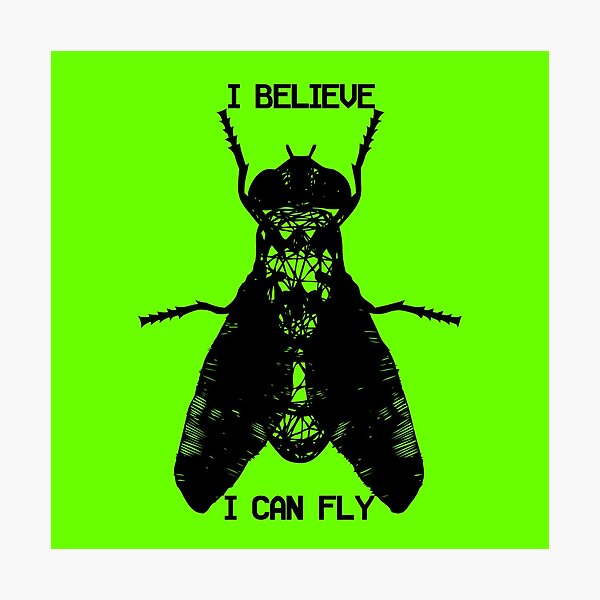 I Believe I Can Fly Photographic Print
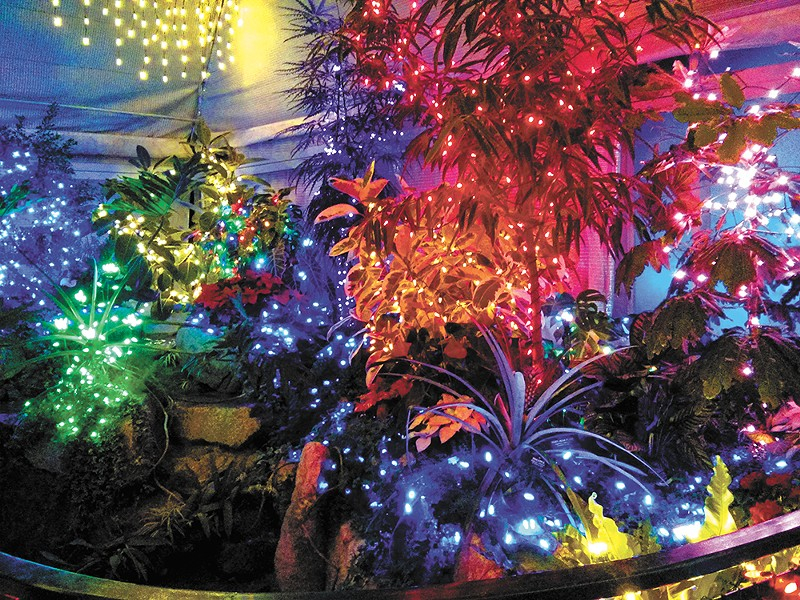 The annual holiday lights display at the Gaiser Conservatory this year is Dec. 11-20. - CHEY SCOTT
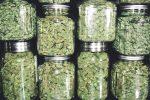 With The Marijuana ETF, Politics Matter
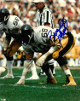 LC Greenwood signed Pittsburgh Steelers 8x10 Photo (white jersey jersey-above sig)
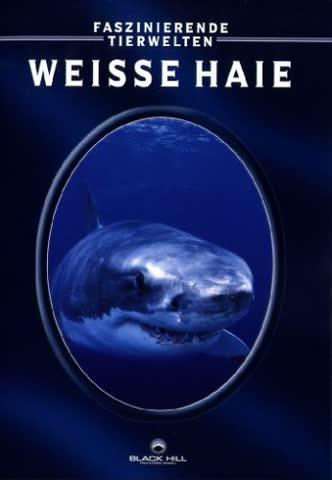 Weisser Hai: Außerhalb des Sicherheitskäfigs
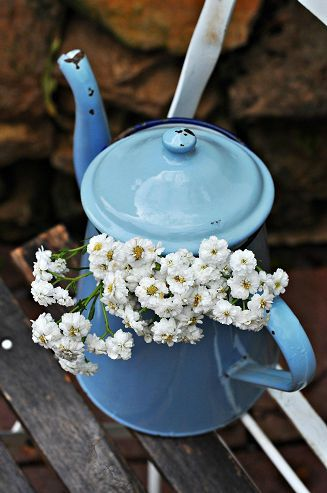 Would you like some flowers with your tea?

* * *

Task details:
Pictures are not part of the copy; transcribe the rest of the data verbatim.

Answer area:
 I Believe I Can Fly Photographic Print
 The annual holiday lights display at the Gaiser Conservatory this year is Dec. 11-20. - CHEY SCOTT
 With The Marijuana ETF, Politics Matter
 LC Greenwood signed Pittsburgh Steelers 8x10 Photo (white jersey jersey-above sig)
 Weisser Hai: Außerhalb des Sicherheitskäfigs
 Would you like some flowers with your tea?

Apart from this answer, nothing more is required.